_Estratto selezionato_.
┌────────

L'ipotesi di un raddoppio dell'imposta sulle transazioni finanziarie - meglio conosciuta come Tobin Tax - scuote il panorama degli investimenti in Italia. Il Governo, inserendo la misura nella Legge di Bilancio 2026, punta a portare l'aliquota dallo 0,1% allo 0,2% per le transazioni di azioni di società quotate e dallo 0,2% allo 0,4% per quelle non quotate. L'obiettivo principale è reperire nuove risorse per il bilancio pubblico, compensando le minori entrate legate alla revisione della tassazione sui dividendi.
A dodici anni dalla sua introduzione, la Tobin Tax si mostra come uno strumento la cui efficacia è contestata: i dati ufficiali segnalano entrate inferiori alle aspettative e una significativa riduzione dei volumi di scambio, con un calo di circa il 40% dal 2013. In questo contesto mutevole, si amplifica il dibattito su chi realmente sopporti il carico di questa imposta e su chi invece riesca, attraverso esenzioni o strategie, a minimizzarne l'impatto.

└────────

_Informazioni sulla fonte_.
┌────────

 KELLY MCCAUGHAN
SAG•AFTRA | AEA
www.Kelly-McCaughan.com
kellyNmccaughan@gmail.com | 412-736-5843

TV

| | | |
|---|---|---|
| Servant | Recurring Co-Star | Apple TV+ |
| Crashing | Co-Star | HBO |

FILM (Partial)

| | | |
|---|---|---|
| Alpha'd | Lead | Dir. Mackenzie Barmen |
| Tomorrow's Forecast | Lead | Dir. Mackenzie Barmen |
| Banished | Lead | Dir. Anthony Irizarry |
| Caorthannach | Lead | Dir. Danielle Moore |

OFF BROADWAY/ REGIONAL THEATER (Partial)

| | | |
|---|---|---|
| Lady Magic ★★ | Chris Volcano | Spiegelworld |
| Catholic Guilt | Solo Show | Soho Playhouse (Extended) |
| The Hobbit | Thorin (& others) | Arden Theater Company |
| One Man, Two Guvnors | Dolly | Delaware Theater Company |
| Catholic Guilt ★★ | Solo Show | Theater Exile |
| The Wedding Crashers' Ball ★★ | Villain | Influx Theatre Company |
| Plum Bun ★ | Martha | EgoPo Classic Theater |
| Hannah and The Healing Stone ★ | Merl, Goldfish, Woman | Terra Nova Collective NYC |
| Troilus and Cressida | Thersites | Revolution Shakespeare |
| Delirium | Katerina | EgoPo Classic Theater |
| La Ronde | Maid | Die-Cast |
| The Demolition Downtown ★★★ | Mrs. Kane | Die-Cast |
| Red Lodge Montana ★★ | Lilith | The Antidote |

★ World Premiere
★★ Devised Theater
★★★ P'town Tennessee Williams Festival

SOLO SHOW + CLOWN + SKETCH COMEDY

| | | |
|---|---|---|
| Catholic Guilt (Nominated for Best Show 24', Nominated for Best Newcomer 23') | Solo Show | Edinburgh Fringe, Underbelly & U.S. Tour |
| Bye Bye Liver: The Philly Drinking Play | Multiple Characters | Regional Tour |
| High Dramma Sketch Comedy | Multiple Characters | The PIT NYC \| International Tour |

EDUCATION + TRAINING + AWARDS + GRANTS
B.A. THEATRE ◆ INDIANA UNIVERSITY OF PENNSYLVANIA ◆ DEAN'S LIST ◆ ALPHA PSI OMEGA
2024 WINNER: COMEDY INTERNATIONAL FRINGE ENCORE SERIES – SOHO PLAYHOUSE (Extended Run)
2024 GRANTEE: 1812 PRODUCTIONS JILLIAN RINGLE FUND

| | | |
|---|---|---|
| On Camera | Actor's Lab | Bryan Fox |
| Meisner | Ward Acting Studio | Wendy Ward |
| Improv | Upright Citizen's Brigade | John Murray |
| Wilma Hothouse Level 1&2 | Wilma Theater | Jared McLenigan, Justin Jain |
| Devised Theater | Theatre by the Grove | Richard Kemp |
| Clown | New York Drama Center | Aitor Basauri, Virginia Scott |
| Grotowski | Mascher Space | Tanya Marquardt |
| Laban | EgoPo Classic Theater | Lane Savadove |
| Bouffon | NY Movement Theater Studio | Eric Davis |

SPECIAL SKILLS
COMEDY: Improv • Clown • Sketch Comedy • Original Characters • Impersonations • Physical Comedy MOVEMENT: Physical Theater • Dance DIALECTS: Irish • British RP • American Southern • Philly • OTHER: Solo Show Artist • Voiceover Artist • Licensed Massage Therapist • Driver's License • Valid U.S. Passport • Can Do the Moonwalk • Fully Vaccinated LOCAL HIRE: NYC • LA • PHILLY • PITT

└────────

_Istruzioni del compito_. Nel testo sulla Tobin Tax, a quale aliquota il Governo intende portare l'imposta sulle transazioni di azioni di società non quotate?

_Risultato del compito_. Il Governo intende portarla allo 0,4%, partendo dallo 0,2%.